Geek Answers Handbook

UIAlertController extension convenience initialization warning

When I define the UIAlertController convenience UIAlertController :

 extension UIAlertController { convenience init(message: String?) { self.init(title: nil, message: message, preferredStyle: .Alert) self.addAction(UIAlertAction(title: "OK", style: .Cancel, handler: nil)) } }

and use it in the button action in my subclass of UIViewController :

 func buttonAction(button: UIButton) { let alert = UIAlertController(dictionary: nil, error: nil, handler: nil) presentViewController(alert, animated: true, completion: nil) }

and press this button on the simulator, I get a warning:

Attempting to load a view controller view while it is free is not allowed and may result in undefined behavior (UIAlertController)

However, I do not receive a warning if, instead of a convenience initializer, I use a global function:

 func UIAlertControllerWithDictionary(message: String?) -> UIAlertController { let alert = UIAlertController(title: nil, message: message, preferredStyle: .Alert) alert.addAction(UIAlertAction(title: "OK", style: .Cancel, handler: nil)) return alert }

I reported this to Apple as an SDK error for iOS.

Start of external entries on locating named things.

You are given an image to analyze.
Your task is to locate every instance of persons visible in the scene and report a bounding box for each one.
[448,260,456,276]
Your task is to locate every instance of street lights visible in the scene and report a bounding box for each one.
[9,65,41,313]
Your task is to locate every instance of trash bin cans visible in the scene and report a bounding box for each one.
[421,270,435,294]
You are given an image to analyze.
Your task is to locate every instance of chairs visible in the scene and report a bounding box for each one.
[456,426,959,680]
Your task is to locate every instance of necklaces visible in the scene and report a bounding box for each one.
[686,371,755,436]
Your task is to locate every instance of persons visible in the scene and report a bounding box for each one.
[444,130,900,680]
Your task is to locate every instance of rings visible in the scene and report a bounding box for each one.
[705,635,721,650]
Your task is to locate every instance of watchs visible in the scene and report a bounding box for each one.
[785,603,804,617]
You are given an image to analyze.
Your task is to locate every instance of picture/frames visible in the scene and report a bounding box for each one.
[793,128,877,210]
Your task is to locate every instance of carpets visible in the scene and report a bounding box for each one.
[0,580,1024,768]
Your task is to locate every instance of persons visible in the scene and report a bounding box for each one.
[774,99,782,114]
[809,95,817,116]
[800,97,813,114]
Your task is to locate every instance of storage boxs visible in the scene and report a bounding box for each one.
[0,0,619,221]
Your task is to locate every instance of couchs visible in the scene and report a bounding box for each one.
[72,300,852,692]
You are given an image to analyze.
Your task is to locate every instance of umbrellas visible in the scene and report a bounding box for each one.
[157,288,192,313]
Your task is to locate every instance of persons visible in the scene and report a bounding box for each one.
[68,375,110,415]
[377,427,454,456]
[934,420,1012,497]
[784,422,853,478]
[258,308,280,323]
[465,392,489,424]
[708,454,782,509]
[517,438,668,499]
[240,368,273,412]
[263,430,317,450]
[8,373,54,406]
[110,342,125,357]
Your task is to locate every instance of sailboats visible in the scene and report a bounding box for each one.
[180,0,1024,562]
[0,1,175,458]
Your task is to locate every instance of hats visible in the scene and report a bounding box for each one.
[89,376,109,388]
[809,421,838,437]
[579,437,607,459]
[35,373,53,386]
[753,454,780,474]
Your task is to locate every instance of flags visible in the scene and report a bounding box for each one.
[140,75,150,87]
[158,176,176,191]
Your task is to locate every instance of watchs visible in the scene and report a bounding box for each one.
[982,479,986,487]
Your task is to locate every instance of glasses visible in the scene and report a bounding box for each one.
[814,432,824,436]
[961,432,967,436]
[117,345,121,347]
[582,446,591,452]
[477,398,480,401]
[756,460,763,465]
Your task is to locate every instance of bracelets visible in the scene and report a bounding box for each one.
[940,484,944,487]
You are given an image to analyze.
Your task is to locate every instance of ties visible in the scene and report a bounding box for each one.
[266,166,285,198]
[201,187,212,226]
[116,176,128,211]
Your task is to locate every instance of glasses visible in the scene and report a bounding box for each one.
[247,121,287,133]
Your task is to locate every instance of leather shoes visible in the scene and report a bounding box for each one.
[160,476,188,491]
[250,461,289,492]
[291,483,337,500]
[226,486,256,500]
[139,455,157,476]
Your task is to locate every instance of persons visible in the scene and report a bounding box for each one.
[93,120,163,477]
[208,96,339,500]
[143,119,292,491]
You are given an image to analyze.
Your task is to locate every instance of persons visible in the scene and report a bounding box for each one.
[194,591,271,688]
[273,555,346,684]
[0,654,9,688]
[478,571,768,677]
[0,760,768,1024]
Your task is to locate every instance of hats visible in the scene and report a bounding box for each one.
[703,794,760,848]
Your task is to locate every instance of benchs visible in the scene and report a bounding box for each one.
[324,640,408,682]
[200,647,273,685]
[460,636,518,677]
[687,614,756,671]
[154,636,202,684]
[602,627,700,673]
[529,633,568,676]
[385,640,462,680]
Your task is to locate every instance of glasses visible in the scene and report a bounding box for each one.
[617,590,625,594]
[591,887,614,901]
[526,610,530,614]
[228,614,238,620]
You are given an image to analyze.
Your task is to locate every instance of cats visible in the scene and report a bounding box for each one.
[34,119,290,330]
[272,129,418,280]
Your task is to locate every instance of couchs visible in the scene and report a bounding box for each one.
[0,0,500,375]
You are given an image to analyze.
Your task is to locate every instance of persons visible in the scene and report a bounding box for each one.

Until it is fixed, is it okay to ignore the warning and use the convenience initializer?

+6
source share
2 answers

I noticed the same problem with convenience initializers. These are actually two mistakes at once.

  • Swift allocates an instance of UIAlertController .
  • Swift invokes your convenience of init with an instance created by Swift.
  • There you call UIKit the convenience of init, which is actually the Objective-C factory method +(id) alertControllerWithTitle:message:preferredStyle:
  • There, UIKit allocates its own instance of UIAlertController . (error number 1)
  • UIKit installs its own instance.
  • UIKit frees up your Swift instance.
  • UIAlertController deinit (dealloc) accesses the view property, which results in a log message. (error number 2)
  • The control returns to your own convenience of init, where self silently changed from a Swift instance of UIAlertController to an instance from UIKit.
  • Everything you do now happens on the instance created by UIKit, which is fine.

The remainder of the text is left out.